What to do: Find the line that contains "From the camera's". Output it and every line after it to the end of the records, exactly as they appear.

Records:
#####

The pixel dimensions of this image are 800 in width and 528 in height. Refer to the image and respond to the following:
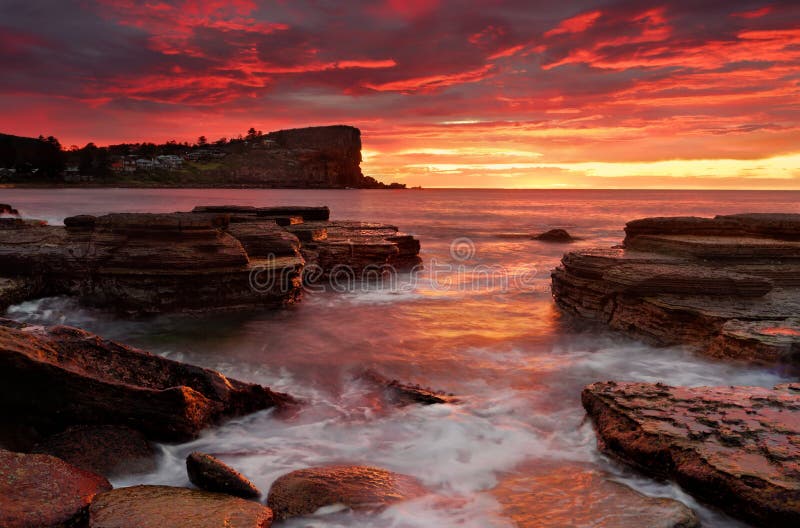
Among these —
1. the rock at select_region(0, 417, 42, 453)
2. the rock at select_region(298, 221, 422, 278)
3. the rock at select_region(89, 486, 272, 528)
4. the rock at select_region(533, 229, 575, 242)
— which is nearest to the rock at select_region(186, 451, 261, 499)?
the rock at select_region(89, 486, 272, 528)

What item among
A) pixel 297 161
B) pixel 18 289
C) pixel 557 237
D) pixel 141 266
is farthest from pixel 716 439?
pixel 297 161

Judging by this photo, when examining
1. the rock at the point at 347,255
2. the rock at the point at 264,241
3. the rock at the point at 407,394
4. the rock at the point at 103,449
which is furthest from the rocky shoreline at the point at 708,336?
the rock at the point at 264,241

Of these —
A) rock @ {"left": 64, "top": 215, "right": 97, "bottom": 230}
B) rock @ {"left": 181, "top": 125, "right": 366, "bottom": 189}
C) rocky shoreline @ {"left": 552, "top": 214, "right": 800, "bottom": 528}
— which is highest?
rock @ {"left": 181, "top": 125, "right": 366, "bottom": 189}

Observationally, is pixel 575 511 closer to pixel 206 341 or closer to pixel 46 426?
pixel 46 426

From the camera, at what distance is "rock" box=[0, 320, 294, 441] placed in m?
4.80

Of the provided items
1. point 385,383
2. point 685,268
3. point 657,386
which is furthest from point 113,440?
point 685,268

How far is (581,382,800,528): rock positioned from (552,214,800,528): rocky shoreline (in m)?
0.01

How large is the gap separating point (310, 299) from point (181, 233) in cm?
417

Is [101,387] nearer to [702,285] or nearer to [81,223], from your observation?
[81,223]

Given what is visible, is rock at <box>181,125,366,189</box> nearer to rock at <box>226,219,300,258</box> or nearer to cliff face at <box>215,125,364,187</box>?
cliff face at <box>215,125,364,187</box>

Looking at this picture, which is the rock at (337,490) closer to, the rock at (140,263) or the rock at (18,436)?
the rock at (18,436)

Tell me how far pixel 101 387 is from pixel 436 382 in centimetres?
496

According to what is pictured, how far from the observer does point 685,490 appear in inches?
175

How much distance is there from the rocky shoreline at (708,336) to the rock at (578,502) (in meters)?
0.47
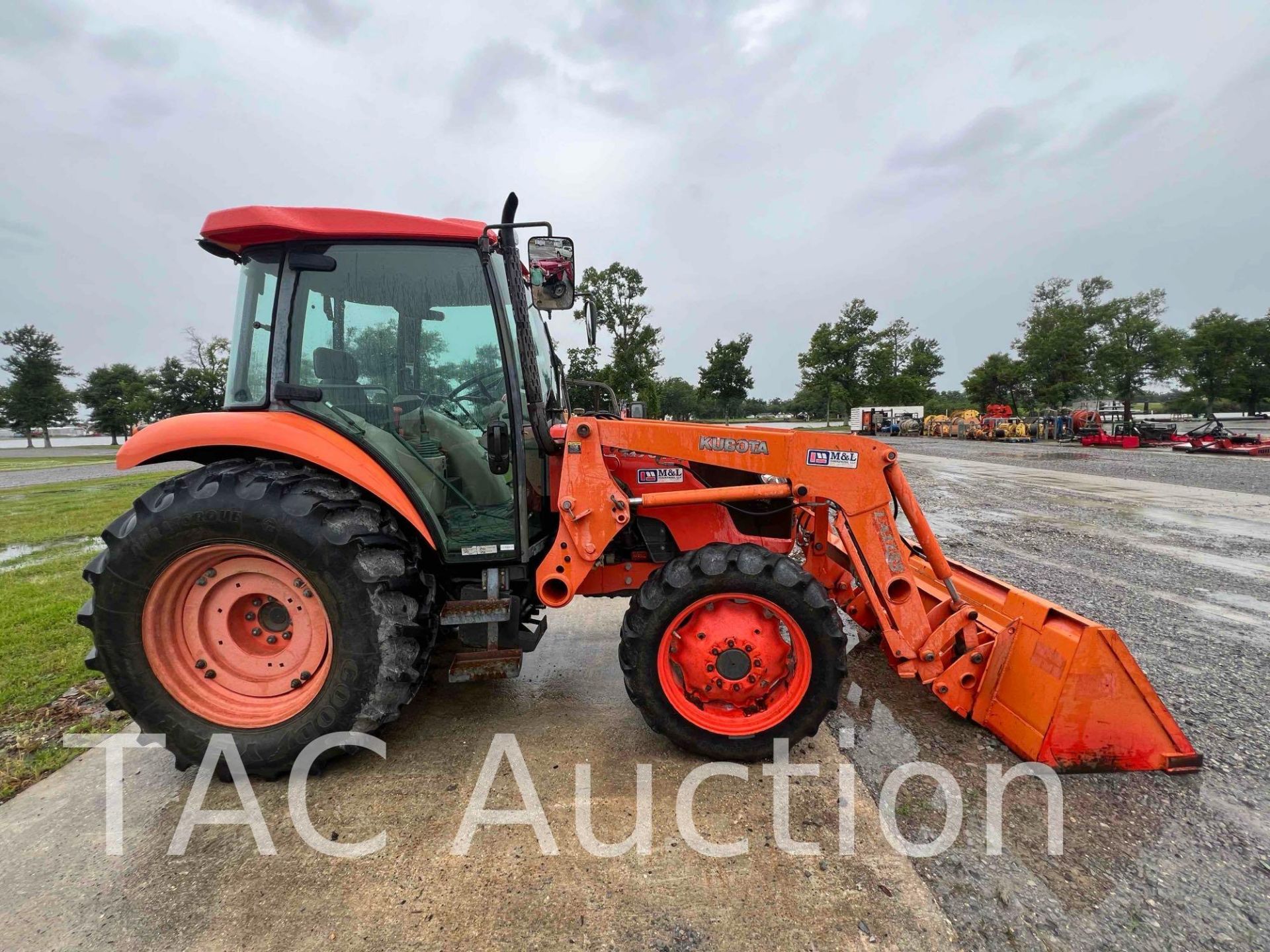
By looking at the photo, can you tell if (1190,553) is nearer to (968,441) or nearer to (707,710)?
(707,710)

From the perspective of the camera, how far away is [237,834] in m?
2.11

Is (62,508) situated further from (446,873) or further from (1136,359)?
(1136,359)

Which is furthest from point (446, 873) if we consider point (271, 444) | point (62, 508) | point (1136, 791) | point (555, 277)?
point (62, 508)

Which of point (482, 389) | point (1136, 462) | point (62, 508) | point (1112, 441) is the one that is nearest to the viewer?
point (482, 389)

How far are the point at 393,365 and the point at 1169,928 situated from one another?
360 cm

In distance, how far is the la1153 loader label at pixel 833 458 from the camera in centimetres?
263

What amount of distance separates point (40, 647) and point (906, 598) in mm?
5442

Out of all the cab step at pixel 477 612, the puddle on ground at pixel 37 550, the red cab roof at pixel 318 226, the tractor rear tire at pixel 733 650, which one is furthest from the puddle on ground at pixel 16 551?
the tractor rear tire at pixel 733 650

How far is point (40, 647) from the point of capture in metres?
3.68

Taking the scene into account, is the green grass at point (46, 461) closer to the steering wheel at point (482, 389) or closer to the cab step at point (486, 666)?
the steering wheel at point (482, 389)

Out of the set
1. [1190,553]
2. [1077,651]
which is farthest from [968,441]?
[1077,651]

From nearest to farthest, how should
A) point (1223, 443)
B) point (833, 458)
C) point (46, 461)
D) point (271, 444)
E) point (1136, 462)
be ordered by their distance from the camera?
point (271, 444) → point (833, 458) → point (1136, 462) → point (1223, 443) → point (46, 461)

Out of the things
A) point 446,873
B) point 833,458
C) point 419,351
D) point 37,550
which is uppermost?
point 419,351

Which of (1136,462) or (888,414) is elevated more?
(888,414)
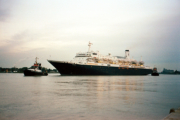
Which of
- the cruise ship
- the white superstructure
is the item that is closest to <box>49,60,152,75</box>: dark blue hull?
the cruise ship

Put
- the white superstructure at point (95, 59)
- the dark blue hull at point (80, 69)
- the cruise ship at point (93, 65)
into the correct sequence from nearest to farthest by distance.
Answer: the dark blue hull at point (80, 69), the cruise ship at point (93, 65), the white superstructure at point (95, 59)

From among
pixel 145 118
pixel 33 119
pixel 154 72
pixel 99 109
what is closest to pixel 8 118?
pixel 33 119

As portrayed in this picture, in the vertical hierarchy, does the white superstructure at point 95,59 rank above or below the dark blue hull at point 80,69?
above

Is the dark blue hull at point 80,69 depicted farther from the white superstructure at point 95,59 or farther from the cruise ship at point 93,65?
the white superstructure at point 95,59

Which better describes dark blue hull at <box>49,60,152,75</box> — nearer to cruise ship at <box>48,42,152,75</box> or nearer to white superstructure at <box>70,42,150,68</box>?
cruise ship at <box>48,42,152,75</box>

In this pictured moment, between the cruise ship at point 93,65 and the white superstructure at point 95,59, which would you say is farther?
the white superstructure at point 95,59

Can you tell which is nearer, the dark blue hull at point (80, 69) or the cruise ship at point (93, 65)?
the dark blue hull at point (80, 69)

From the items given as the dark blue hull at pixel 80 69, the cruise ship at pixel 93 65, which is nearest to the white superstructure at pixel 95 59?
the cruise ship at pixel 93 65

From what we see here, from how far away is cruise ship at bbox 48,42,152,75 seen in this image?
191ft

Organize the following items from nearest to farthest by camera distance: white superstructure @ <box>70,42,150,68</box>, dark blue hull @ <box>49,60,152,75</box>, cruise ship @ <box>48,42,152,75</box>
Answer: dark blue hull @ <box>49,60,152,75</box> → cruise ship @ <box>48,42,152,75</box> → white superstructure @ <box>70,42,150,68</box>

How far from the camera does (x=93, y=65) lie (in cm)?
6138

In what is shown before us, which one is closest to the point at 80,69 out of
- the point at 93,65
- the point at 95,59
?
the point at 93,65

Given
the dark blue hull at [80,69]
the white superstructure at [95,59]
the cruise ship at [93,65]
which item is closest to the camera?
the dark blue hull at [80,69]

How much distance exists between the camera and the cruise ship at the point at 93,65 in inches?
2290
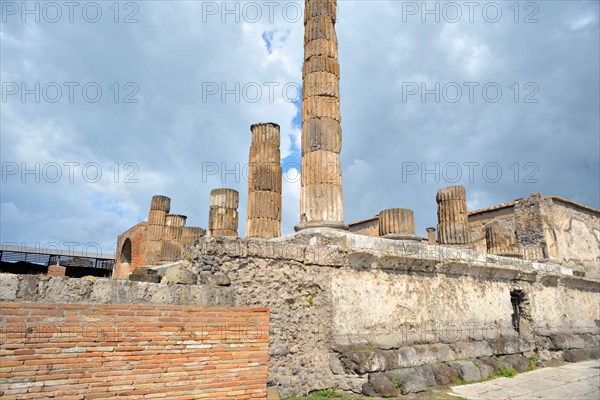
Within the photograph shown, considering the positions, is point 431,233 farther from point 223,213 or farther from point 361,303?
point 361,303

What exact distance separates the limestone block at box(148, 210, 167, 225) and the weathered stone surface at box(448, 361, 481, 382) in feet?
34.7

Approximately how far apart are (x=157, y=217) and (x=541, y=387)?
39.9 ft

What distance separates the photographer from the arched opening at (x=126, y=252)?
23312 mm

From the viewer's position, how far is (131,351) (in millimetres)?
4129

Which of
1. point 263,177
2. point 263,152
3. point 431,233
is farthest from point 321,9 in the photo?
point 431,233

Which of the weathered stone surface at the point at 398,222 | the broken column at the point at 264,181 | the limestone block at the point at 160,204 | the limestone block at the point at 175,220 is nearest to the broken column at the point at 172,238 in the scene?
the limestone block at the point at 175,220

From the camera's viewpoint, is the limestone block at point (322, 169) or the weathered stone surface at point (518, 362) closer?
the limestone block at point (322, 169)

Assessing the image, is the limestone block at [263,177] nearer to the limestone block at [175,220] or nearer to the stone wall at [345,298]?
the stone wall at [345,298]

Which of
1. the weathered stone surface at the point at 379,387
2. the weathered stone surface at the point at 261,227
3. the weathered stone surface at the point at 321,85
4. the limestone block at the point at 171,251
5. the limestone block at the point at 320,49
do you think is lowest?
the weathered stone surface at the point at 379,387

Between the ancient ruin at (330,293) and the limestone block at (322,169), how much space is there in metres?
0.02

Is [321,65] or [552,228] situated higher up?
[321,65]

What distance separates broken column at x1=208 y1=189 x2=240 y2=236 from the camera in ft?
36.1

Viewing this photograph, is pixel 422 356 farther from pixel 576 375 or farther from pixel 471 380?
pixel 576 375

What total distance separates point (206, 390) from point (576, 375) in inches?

#####

Written solution:
From the camera's viewpoint, is the limestone block at point (322, 169) or the weathered stone surface at point (518, 362) closer?
the limestone block at point (322, 169)

Assessing the image, is the limestone block at [263,177] nearer to the limestone block at [175,220] or nearer to the stone wall at [345,298]?
the stone wall at [345,298]

Which of
1. the weathered stone surface at the point at 379,387
2. the weathered stone surface at the point at 261,227
3. the weathered stone surface at the point at 321,85
4. the limestone block at the point at 171,251
5. the limestone block at the point at 320,49
do you think is lowest?
the weathered stone surface at the point at 379,387

Between the ancient ruin at (330,293) and the limestone block at (322,169), how much space is there in metres?
0.02

Is [321,65] or [552,228] situated higher up?
[321,65]

What distance separates broken column at x1=208 y1=189 x2=240 y2=236 from the camera in ft?
36.1

Viewing this photograph, is pixel 422 356 farther from pixel 576 375 or farther from pixel 471 380?
pixel 576 375

What total distance separates point (206, 390) from point (576, 375) in inches?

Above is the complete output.